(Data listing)
▼▼▼
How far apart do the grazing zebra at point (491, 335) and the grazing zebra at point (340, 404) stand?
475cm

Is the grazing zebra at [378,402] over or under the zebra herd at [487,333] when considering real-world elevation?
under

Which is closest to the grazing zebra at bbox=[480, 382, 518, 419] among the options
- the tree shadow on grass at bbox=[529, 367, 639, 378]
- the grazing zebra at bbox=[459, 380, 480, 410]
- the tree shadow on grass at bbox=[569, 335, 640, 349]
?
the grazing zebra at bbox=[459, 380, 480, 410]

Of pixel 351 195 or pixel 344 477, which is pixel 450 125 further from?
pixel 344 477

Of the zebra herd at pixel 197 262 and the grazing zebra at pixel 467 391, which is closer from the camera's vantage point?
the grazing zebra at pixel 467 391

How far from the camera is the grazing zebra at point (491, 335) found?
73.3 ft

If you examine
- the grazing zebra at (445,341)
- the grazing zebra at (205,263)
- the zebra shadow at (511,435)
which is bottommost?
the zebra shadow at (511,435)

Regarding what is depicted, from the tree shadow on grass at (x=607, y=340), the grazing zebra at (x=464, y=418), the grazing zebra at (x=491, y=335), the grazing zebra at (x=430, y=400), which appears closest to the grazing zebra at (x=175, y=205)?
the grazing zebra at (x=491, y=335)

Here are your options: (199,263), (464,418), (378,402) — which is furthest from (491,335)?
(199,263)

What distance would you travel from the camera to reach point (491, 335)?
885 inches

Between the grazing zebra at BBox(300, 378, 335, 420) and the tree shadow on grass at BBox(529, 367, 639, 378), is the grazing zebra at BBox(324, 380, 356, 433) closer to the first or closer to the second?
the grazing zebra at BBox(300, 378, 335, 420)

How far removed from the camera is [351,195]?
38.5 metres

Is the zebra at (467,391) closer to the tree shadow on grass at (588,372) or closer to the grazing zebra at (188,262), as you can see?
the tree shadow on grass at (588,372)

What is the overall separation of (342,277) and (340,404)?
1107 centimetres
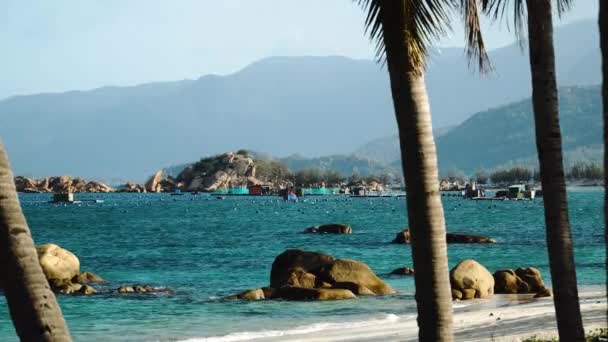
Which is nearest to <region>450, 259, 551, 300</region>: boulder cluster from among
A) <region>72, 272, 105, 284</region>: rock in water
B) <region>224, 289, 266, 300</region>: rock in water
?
<region>224, 289, 266, 300</region>: rock in water

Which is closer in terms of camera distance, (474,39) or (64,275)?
(474,39)

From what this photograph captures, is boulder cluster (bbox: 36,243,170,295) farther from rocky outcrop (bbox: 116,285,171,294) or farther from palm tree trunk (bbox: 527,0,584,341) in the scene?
palm tree trunk (bbox: 527,0,584,341)

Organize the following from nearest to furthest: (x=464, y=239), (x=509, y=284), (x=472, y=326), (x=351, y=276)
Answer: (x=472, y=326) < (x=509, y=284) < (x=351, y=276) < (x=464, y=239)

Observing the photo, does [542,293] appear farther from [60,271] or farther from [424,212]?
[424,212]

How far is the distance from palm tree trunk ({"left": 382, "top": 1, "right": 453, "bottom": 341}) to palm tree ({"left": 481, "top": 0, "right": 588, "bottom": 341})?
2.40m

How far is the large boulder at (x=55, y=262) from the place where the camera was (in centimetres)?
3684

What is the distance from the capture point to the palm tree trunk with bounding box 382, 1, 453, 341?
8.01 metres

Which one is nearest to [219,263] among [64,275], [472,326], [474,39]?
[64,275]

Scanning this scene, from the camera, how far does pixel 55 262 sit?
3734 centimetres

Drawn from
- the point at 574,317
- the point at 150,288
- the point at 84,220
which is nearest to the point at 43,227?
the point at 84,220

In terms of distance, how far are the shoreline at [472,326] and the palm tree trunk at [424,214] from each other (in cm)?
1056

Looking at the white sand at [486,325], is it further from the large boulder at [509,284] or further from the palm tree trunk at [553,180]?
the palm tree trunk at [553,180]

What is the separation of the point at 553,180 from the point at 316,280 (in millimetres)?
21862

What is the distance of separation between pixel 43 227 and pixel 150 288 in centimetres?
7164
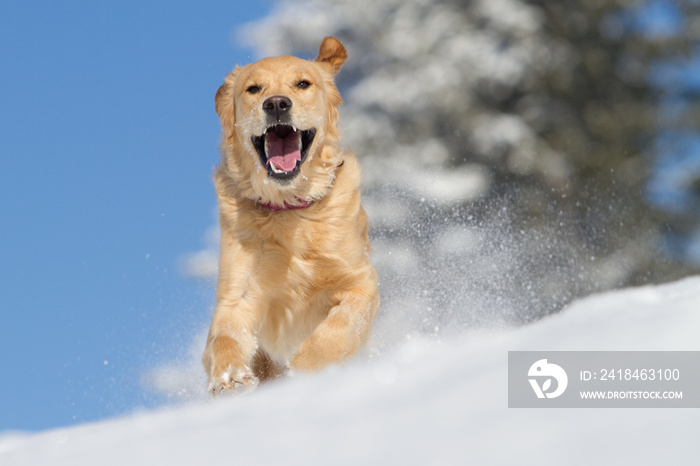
▲▲▲
Directions: Can you lay out the lines as a JSON list of strings, starting at the very first line and ending at the line containing "38.5 metres", with one string per line and blank lines omitted?

Written answer:
[
  "How far apart do the grazing zebra at point (491, 335) and the grazing zebra at point (340, 404) stand?",
  "475cm",
  "Is the grazing zebra at [378,402] over or under the zebra herd at [487,333] when considering real-world elevation?",
  "under",
  "Which is closest to the grazing zebra at bbox=[480, 382, 518, 419] among the options",
  "- the tree shadow on grass at bbox=[529, 367, 639, 378]",
  "- the grazing zebra at bbox=[459, 380, 480, 410]",
  "- the tree shadow on grass at bbox=[569, 335, 640, 349]",
  "?",
  "the grazing zebra at bbox=[459, 380, 480, 410]",
  "Of pixel 351 195 or pixel 344 477, which is pixel 450 125 further from?",
  "pixel 344 477",
  "Of the zebra herd at pixel 197 262 and the grazing zebra at pixel 467 391, which is closer from the camera's vantage point?",
  "the grazing zebra at pixel 467 391",
  "How far from the camera is the grazing zebra at point (491, 335) found?",
  "73.3 ft",
  "If you examine",
  "- the grazing zebra at (445,341)",
  "- the grazing zebra at (205,263)",
  "- the zebra shadow at (511,435)",
  "which is bottommost?",
  "the zebra shadow at (511,435)",
  "Regarding what is depicted, from the tree shadow on grass at (x=607, y=340), the grazing zebra at (x=464, y=418), the grazing zebra at (x=491, y=335), the grazing zebra at (x=430, y=400), which appears closest to the grazing zebra at (x=175, y=205)?",
  "the grazing zebra at (x=491, y=335)",
  "Here are your options: (199,263), (464,418), (378,402) — which is furthest from (491,335)?",
  "(199,263)",
  "What distance would you travel from the camera to reach point (491, 335)?",
  "885 inches",
  "Between the grazing zebra at BBox(300, 378, 335, 420) and the tree shadow on grass at BBox(529, 367, 639, 378), is the grazing zebra at BBox(324, 380, 356, 433) closer to the first or closer to the second?",
  "the grazing zebra at BBox(300, 378, 335, 420)",
  "How far removed from the camera is [351,195]?",
  "38.5 metres"
]